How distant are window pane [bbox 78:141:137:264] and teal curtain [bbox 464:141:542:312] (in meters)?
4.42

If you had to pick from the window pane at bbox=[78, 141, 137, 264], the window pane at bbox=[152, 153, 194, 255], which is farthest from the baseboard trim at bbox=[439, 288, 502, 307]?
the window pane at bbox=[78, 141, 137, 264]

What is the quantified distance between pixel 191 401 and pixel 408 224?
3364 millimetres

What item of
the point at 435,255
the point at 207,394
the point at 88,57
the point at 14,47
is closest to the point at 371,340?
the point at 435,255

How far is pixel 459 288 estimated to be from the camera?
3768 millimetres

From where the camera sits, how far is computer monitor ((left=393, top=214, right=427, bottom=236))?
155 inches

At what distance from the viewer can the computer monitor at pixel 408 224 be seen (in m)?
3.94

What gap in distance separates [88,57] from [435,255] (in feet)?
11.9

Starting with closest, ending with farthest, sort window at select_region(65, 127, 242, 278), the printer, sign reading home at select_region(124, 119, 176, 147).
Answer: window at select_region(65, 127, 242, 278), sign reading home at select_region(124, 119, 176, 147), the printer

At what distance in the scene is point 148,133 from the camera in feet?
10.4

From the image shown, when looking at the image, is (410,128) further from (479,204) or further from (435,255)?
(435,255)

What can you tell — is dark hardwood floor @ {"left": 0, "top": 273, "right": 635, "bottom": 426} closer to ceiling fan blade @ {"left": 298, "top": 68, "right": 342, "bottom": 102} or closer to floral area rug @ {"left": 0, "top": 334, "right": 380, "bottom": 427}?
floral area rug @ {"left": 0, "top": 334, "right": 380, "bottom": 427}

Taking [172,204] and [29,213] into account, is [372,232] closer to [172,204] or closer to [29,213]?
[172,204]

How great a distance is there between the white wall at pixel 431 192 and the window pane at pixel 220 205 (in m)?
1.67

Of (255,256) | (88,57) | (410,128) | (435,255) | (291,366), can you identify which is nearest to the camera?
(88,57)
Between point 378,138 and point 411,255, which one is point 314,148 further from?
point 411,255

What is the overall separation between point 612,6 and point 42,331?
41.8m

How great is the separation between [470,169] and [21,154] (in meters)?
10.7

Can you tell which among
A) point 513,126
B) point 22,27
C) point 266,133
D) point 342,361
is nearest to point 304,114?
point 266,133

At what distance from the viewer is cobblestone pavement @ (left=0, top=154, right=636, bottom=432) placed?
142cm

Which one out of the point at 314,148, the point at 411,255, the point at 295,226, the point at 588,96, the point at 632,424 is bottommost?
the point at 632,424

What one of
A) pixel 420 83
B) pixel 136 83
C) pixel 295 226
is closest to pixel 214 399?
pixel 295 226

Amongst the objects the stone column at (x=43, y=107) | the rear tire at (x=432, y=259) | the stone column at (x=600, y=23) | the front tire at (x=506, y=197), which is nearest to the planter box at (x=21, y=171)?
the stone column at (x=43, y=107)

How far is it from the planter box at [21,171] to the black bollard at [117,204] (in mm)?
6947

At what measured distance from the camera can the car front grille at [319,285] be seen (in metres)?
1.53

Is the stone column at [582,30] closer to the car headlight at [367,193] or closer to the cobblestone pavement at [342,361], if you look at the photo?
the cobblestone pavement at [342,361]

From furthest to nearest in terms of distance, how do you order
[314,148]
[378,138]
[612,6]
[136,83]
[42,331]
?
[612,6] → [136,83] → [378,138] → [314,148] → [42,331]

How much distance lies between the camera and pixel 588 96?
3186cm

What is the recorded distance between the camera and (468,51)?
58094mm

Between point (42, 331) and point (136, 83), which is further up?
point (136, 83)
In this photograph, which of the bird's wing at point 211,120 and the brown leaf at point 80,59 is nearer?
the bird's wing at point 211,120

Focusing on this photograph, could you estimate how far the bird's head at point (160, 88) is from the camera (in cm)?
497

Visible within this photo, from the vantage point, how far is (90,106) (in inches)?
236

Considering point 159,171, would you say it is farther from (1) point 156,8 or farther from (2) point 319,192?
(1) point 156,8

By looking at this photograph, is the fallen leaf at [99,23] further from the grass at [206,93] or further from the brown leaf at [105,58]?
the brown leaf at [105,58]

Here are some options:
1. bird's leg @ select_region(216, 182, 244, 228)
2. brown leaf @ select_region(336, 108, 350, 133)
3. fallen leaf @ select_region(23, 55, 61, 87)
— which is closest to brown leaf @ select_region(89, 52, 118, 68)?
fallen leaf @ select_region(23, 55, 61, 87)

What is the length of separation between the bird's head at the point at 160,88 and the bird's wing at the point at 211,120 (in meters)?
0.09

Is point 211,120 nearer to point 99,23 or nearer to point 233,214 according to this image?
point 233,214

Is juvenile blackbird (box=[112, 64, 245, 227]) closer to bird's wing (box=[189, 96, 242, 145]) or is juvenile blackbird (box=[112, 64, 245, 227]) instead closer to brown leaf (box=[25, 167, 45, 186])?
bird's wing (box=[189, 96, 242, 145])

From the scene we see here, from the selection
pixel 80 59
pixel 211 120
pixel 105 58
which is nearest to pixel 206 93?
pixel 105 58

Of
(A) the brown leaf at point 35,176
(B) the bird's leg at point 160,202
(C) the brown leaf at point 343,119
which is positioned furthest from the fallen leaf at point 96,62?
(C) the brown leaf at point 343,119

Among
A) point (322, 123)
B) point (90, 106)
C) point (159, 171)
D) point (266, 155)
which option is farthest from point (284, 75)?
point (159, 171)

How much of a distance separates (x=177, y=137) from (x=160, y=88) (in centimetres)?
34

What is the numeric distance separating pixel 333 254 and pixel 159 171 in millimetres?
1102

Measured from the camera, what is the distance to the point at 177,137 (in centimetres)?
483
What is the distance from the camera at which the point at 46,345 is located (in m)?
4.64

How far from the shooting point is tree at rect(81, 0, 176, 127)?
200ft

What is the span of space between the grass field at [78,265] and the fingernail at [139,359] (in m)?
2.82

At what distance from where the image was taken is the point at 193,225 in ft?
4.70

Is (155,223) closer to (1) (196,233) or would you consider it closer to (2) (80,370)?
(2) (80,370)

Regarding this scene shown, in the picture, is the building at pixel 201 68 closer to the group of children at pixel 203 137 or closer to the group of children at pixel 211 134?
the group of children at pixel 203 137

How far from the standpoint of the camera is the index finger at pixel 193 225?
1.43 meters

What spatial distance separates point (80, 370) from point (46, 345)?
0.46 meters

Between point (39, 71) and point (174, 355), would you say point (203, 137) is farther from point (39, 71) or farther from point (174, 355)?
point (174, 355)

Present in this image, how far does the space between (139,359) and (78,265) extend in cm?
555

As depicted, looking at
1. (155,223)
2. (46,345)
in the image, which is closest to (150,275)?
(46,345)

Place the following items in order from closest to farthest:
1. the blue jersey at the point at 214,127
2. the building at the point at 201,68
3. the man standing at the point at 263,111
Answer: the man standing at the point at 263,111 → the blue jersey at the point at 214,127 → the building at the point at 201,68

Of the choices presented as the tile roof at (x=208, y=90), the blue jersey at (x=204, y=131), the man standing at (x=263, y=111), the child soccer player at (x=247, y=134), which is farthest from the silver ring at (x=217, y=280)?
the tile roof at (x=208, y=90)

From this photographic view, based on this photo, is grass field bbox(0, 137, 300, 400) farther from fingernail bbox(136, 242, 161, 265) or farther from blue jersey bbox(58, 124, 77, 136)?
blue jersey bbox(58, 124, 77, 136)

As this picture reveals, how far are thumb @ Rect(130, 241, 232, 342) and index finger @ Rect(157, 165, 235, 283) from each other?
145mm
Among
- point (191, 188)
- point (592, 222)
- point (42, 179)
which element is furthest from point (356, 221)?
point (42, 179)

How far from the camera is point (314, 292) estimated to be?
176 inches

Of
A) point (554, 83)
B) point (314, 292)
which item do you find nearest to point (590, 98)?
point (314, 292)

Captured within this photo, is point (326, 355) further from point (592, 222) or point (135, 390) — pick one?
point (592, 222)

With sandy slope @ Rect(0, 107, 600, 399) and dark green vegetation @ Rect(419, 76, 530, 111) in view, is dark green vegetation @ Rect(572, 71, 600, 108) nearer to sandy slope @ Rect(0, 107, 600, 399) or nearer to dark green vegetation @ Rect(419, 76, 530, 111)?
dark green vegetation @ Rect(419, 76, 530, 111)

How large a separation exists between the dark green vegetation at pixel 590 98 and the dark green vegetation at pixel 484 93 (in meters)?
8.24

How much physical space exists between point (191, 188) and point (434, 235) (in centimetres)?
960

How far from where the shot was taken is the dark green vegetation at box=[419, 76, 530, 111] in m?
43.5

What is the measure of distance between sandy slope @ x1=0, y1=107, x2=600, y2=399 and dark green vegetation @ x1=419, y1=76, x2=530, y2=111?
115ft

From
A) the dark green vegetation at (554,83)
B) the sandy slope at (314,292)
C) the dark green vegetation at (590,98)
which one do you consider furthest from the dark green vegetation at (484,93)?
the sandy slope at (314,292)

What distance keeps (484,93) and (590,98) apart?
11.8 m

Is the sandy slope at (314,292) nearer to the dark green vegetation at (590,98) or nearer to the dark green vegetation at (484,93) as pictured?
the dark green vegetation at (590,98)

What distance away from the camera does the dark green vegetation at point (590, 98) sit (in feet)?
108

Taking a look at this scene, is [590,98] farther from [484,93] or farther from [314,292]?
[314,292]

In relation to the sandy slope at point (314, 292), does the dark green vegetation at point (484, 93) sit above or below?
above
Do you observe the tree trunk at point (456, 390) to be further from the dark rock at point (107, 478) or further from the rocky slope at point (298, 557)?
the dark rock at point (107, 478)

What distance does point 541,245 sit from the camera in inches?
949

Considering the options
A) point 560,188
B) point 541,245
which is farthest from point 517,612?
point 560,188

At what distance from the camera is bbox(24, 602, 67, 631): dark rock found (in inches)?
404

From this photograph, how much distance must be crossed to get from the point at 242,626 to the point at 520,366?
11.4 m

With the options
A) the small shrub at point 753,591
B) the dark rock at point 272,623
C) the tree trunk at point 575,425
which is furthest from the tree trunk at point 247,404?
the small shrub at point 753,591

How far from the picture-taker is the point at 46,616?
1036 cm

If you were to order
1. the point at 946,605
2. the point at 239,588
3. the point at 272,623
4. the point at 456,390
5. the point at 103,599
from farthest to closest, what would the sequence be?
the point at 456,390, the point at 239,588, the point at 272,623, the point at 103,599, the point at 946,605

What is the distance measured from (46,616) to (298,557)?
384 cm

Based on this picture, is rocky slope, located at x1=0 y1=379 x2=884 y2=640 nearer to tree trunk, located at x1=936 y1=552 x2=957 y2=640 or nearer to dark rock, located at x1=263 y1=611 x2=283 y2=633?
※ ※ ※
> **INSTRUCTIONS FOR THE TASK**
Rewrite the lines from the one containing "How far from the picture-taker" through the last line, changing "rocky slope" to "stony hillside" and leaving everything else as it is.

> **TASK RESULT**
How far from the picture-taker is the point at 46,616?
1036 cm

If you were to order
1. the point at 946,605
2. the point at 239,588
3. the point at 272,623
4. the point at 456,390
5. the point at 103,599
from farthest to closest, what would the sequence be?
the point at 456,390, the point at 239,588, the point at 272,623, the point at 103,599, the point at 946,605

What is the distance measured from (46,616) to (298,557)?
384 cm

Based on this picture, is stony hillside, located at x1=0 y1=379 x2=884 y2=640 nearer to tree trunk, located at x1=936 y1=552 x2=957 y2=640 or nearer to dark rock, located at x1=263 y1=611 x2=283 y2=633?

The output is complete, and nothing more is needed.